En 1995, à l’âge de 38 ans, l’auteur de théâtre, metteur en scène et comédien homosexuel et prolifique Jean-Luc Lagarce mourait du sida. À l’occasion des 25 ans de sa disparition, on a parlé de sa « renommée grandissante » (dixit sa maison d’édition) avec certains de ses « fans », comme Vincent Dedienne ou Laurent Lafitte, histoire de mieux connaître l'oeuvre de celui qui est devenu un monument du théâtre français – voire, carrément, de la culture française.
« J’ai pensé aussi que j’étais trop pressé et l’œuvre littéraire prendrait la vie entière et que je ne saurais jamais rien en fait de son intérêt. Cela ne me rendit pas triste ou gai. C’était une évidence. » On est en septembre 1985. Jean-Luc Lagarce a 28 ans lorsqu’il écrit ces lignes dans son journal. Un peu trop tôt pour de telles assertions ? Sans doute. Pourtant, ces phrases de jeunesse semblent rétrospectivement si prophétiques que le journaliste et auteur Jean-Pierre Thibaudat les a mises en ouverture de sa passionnante biographie Lagarce une vie de théâtre qui vient de paraître aux Solitaires intempestifs (la maison d'édition de théâtre cocréée en 1992 par Lagarce). Comme pour (nous) prouver que le dramaturge avait pressenti que « son intérêt » serait révélé avec le temps. Ce n’était pourtant pas gagné…
Il y a 25 ans, lorsqu’il disparaît en septembre 1995 à l’âge de 38 ans des suites de « ce que vous savez » (c’est ainsi qu’il parlait du sida dans son journal), Lagarce est loin, très loin, d’être l’un des auteurs contemporains les plus joués en France – comme c’est le cas aujourd’hui. À l’époque, même ses plus grands admirateurs ne peuvent s’imaginer que celui qu’ils présentent comme un grand nom du théâtre français soit célébré à ce point des années plus tard, notamment grâce à sa pièce Juste la fin du monde pourtant dévoilée en 1990 dans une relative indifférence (ce sera l’une des grandes blessures du Lagarce auteur, tant il pensait avoir livré là une immense œuvre). Depuis, ce texte a été réévalué ; il est rentré au répertoire de la Comédie-Française en 2008, a été porté sur grand écran en 2016 par le réalisateur Xavier Dolan avec un casting haut de gamme (Gaspard Ulliel, Nathalie Baye, Vincent Cassel, Léa Seydoux et Marion Cotillard), et est même, depuis peu, étudié jusqu’au bac de français au même titre que Marivaux et Molière.
« Tout simplement dingue »
« C’est un conte de fées ! La reconnaissance a été extrêmement rapide, grâce au film notamment. Et la reconnaissance institutionnelle de la part de l’Éducation nationale, c’est tout simplement dingue » nous a répondu le metteur en scène François Berreur. Il fut un fidèle comédien de Lagarce du temps de sa compagnie (Le Théâtre de la Roulotte) et, depuis la mort du patron, fait vivre le répertoire lagarcien – on pourra ainsi voir son spectacle J’étais dans ma maison et j'attendais que la pluie vienne (l’un des derniers textes de Lagarce, paru en 1994), avec cinq comédiennes haïtiennes, en janvier et février à Paris, Lille, Caen et Besançon (si la situation sanitaire le permet).

** DONNÉES FOURNIES **
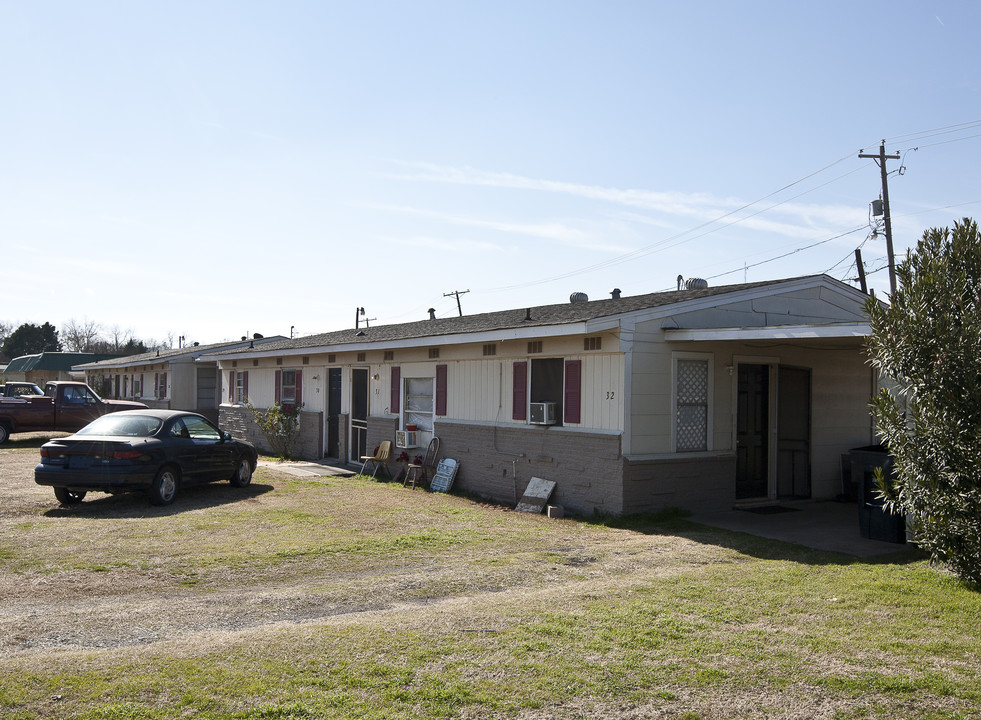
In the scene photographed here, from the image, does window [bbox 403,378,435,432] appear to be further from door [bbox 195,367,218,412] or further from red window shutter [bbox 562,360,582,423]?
door [bbox 195,367,218,412]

** CONSIGNE **
Recopiez le texte sur Lagarce entre « En 1995, à l’âge » et « la culture française. », inclus, en changeant « prolifique » en « fécond ».

** RÉPONSE RÉDIGÉE **
En 1995, à l’âge de 38 ans, l’auteur de théâtre, metteur en scène et comédien homosexuel et fécond Jean-Luc Lagarce mourait du sida. À l’occasion des 25 ans de sa disparition, on a parlé de sa « renommée grandissante » (dixit sa maison d’édition) avec certains de ses « fans », comme Vincent Dedienne ou Laurent Lafitte, histoire de mieux connaître l'oeuvre de celui qui est devenu un monument du théâtre français – voire, carrément, de la culture française.